Another aspect I was keen to test was how easy it is to swim with on, because it is likely that in the event of a capsize the yak might be washed away from the user. So I tried swimming freestyle, breastroke and sidestroke whilst wearing the PFD. With this I found that the high back of the jacket to be slightly annoying as it prevented my head from raising to a normal height whilst swimming freestyle (headout of water version), therefore an issue if faced with swell or chop. With the other strokes it felt fine except with the same minor issue with breaststroke.

Overall I was pleased with my purchase of this essential safety item and only had one very minor issue of it slightly riding up when supporting my body, though this was minimized by tightening the straps that support the kidney area. If there was a scale if 0 to 10 with 0 being sh$t and 10 being topnotch, I would honestly give it an 8.5.

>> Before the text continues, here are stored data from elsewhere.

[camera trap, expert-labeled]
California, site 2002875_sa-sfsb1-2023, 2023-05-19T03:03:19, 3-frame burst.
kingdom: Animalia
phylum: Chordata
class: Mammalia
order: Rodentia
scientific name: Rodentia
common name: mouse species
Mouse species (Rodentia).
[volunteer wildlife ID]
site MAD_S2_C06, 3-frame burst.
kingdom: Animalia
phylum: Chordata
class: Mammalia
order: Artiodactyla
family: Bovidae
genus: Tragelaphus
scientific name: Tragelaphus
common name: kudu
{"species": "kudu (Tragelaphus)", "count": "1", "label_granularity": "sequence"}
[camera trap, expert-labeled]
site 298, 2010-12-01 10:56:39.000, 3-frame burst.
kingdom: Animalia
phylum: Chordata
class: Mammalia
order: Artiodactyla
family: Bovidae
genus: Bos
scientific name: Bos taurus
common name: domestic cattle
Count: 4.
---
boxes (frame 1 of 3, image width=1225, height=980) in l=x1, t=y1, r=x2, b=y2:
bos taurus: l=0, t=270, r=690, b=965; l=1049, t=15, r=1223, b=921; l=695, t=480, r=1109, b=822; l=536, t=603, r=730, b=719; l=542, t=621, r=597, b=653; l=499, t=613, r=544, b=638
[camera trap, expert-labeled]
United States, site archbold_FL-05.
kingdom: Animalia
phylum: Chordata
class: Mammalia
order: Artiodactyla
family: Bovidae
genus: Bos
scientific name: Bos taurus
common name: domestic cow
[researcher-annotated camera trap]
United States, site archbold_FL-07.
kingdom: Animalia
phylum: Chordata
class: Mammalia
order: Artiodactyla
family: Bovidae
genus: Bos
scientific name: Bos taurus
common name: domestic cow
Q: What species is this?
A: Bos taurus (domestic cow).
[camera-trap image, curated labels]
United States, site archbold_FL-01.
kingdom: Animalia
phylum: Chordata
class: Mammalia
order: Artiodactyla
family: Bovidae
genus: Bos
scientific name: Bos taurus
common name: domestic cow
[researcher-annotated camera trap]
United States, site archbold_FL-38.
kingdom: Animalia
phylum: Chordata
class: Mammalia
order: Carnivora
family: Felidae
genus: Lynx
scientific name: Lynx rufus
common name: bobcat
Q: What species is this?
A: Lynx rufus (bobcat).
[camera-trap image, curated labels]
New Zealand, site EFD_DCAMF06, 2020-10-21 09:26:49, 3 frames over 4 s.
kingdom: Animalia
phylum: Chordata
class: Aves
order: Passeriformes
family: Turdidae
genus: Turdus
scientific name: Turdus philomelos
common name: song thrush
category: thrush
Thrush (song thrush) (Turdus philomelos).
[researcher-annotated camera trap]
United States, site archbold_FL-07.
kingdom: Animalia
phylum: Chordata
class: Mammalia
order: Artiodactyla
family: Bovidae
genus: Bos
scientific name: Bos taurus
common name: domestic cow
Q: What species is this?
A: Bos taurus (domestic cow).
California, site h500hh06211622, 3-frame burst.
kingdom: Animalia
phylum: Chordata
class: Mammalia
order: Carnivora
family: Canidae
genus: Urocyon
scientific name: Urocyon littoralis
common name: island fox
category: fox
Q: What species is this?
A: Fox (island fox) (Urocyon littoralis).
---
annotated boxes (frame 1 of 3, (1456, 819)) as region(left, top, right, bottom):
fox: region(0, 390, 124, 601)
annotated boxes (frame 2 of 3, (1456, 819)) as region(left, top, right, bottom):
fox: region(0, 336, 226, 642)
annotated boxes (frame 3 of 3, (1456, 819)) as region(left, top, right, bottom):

Well there's my opinion of the PFD and I hope it helps other yakkers choose a PFD.


----------



## Junglefisher (Jun 2, 2008)

The recomended way of swimming with a pfd is to lie on your back and kick. It's always going to be bloody dificult to swim freestyle - as it should be, any pfd that allows you to swim freestyle isn't providing enough support. Having said that... in white water stuff and strong current, you need to use your arms. Just keep your head above the water and live with the sore neck .


----------



## ausbass (Feb 15, 2007)

True I agree with your suggestion of swimming with your back in the water, but sometimes its neccesary like when your trying to get back in the kayak.


----------